### Recorded data ###
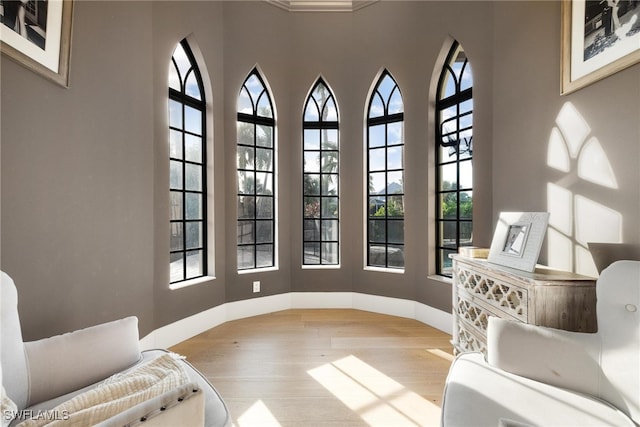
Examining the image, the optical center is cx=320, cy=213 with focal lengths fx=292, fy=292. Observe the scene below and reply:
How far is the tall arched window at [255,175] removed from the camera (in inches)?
134

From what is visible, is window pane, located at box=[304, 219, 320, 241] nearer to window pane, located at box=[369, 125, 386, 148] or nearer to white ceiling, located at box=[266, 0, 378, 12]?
window pane, located at box=[369, 125, 386, 148]

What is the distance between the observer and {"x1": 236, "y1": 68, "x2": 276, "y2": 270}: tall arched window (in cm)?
341

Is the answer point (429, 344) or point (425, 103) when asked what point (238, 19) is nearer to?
point (425, 103)

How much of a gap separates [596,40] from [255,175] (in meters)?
3.01

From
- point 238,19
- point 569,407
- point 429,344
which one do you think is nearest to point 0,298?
point 569,407

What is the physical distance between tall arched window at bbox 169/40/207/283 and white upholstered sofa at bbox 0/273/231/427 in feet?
5.07

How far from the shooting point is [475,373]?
134 centimetres

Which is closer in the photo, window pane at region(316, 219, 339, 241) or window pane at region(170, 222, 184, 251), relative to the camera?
window pane at region(170, 222, 184, 251)

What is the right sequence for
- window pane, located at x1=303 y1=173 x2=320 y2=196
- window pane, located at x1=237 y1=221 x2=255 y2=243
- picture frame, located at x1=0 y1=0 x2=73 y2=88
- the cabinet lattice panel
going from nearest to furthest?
picture frame, located at x1=0 y1=0 x2=73 y2=88 < the cabinet lattice panel < window pane, located at x1=237 y1=221 x2=255 y2=243 < window pane, located at x1=303 y1=173 x2=320 y2=196

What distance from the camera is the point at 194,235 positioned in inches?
119

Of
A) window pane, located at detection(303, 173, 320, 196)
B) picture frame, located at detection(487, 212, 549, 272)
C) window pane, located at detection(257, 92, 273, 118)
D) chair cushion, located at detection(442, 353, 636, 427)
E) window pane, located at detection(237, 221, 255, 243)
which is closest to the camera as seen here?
chair cushion, located at detection(442, 353, 636, 427)

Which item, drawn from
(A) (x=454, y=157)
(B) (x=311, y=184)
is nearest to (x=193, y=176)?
(B) (x=311, y=184)

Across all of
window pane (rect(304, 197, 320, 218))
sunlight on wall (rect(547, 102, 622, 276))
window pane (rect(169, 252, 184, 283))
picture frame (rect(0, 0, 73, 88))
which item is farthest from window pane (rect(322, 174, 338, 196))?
picture frame (rect(0, 0, 73, 88))

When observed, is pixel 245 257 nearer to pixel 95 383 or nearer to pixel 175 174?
pixel 175 174
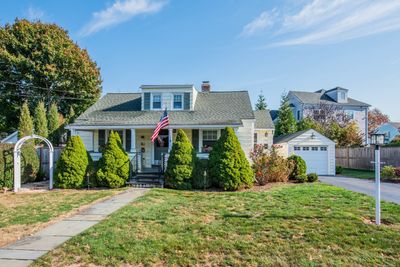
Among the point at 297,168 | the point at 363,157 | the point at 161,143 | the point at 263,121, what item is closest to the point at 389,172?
the point at 297,168

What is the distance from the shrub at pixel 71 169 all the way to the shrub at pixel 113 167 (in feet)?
2.76

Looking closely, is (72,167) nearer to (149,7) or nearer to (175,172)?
(175,172)

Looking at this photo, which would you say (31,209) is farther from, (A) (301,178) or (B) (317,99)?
(B) (317,99)

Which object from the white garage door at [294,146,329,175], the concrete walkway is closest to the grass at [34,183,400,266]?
the concrete walkway

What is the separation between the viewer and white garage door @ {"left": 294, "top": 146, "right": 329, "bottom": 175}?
1942 centimetres

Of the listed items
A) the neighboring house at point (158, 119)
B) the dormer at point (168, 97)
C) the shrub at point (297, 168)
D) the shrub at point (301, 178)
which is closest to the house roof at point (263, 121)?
the neighboring house at point (158, 119)

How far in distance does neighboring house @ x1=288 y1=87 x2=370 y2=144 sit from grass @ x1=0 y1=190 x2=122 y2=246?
28.7 metres

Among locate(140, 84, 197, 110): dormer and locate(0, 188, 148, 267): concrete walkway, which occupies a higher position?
locate(140, 84, 197, 110): dormer

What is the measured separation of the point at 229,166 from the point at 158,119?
248 inches

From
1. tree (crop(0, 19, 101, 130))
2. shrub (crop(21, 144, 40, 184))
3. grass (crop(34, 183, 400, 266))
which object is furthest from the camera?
tree (crop(0, 19, 101, 130))

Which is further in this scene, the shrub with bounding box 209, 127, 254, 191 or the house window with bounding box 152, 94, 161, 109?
the house window with bounding box 152, 94, 161, 109

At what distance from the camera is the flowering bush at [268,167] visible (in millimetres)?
13242

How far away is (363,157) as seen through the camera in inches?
866

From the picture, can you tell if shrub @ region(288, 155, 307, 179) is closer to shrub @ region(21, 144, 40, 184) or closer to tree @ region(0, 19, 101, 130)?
shrub @ region(21, 144, 40, 184)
###
» **What you have to do**: Please rewrite all the records above, swapping "tall arched window" for "high arched window" wherever it occurs and leaving everything else unchanged. Leave the pictures out of your answer.

» **The output**:
Examining the image, the optical center is cx=320, cy=213 with focal lengths fx=292, fy=292. Observe the scene below and reply:
How far is the high arched window at [255,175] removed from the camera (in inches)?
134

From what is visible, is window pane, located at box=[304, 219, 320, 241] nearer to window pane, located at box=[369, 125, 386, 148] or nearer to white ceiling, located at box=[266, 0, 378, 12]?
window pane, located at box=[369, 125, 386, 148]

What is the distance between the observer and {"x1": 236, "y1": 68, "x2": 276, "y2": 270}: high arched window (in cm)?
341

Is the answer point (429, 344) or point (425, 103) when asked what point (238, 19) is nearer to?
point (425, 103)

How much of a gap separates [596,40] from [255,175] (in meters)?
3.01

From
- point 238,19
- point 569,407
- point 429,344
which one do you think is nearest to point 0,298?
point 569,407

What is the physical distance between high arched window at bbox 169/40/207/283 and white upholstered sofa at bbox 0/273/231/427 in feet?
5.07

How far from the shooting point is [475,373]?
134 centimetres

Which is closer in the photo, window pane at region(316, 219, 339, 241) or window pane at region(170, 222, 184, 251), relative to the camera?
window pane at region(170, 222, 184, 251)

What is the right sequence for
- window pane, located at x1=303 y1=173 x2=320 y2=196
- window pane, located at x1=237 y1=221 x2=255 y2=243
- picture frame, located at x1=0 y1=0 x2=73 y2=88
- the cabinet lattice panel
going from nearest to furthest?
picture frame, located at x1=0 y1=0 x2=73 y2=88 < the cabinet lattice panel < window pane, located at x1=237 y1=221 x2=255 y2=243 < window pane, located at x1=303 y1=173 x2=320 y2=196

What distance from the camera is the point at 194,235 positioned in inches?
119

Of
A) window pane, located at detection(303, 173, 320, 196)
B) picture frame, located at detection(487, 212, 549, 272)
C) window pane, located at detection(257, 92, 273, 118)
D) chair cushion, located at detection(442, 353, 636, 427)
E) window pane, located at detection(237, 221, 255, 243)
which is closest to the camera as seen here?
chair cushion, located at detection(442, 353, 636, 427)

Which item, drawn from
(A) (x=454, y=157)
(B) (x=311, y=184)
is nearest to (x=193, y=176)?
(B) (x=311, y=184)

Across all of
window pane (rect(304, 197, 320, 218))
sunlight on wall (rect(547, 102, 622, 276))
window pane (rect(169, 252, 184, 283))
picture frame (rect(0, 0, 73, 88))
which item is farthest from window pane (rect(322, 174, 338, 196))?
picture frame (rect(0, 0, 73, 88))

When observed, is pixel 245 257 nearer to pixel 95 383 or nearer to pixel 175 174?
pixel 175 174
Among the point at 297,168 | the point at 363,157 | the point at 161,143 | the point at 263,121, what item is closest to the point at 389,172?
the point at 297,168

What is the distance from the shrub at pixel 71 169 all the way to the shrub at pixel 113 167 (in feet)?
2.76

Looking closely, is (72,167) nearer to (149,7) or nearer to (175,172)?
(175,172)

Looking at this photo, which would you say (31,209) is farther from, (A) (301,178) or (B) (317,99)?
(B) (317,99)

Which object from the white garage door at [294,146,329,175], the concrete walkway is closest to the grass at [34,183,400,266]?
the concrete walkway

What is the separation between the viewer and white garage door @ {"left": 294, "top": 146, "right": 329, "bottom": 175}?
1942 centimetres

Of the listed items
A) the neighboring house at point (158, 119)
B) the dormer at point (168, 97)
C) the shrub at point (297, 168)
D) the shrub at point (301, 178)
which is closest to the house roof at point (263, 121)?
the neighboring house at point (158, 119)

How far in distance does neighboring house @ x1=288 y1=87 x2=370 y2=144 sit from grass @ x1=0 y1=190 x2=122 y2=246?
28.7 metres

Among locate(140, 84, 197, 110): dormer and locate(0, 188, 148, 267): concrete walkway, which occupies a higher position?
locate(140, 84, 197, 110): dormer

What is the measured separation of the point at 229,166 from the point at 158,119?
248 inches

From
1. tree (crop(0, 19, 101, 130))
2. shrub (crop(21, 144, 40, 184))
3. grass (crop(34, 183, 400, 266))
which object is furthest from the camera?
tree (crop(0, 19, 101, 130))

Which is further in this scene, the shrub with bounding box 209, 127, 254, 191 or the house window with bounding box 152, 94, 161, 109?
the house window with bounding box 152, 94, 161, 109

At what distance from the camera is the flowering bush at [268,167] visible (in millimetres)?
13242

How far away is (363,157) as seen through the camera in inches?
866

From the picture, can you tell if shrub @ region(288, 155, 307, 179) is closer to shrub @ region(21, 144, 40, 184) or closer to tree @ region(0, 19, 101, 130)?
shrub @ region(21, 144, 40, 184)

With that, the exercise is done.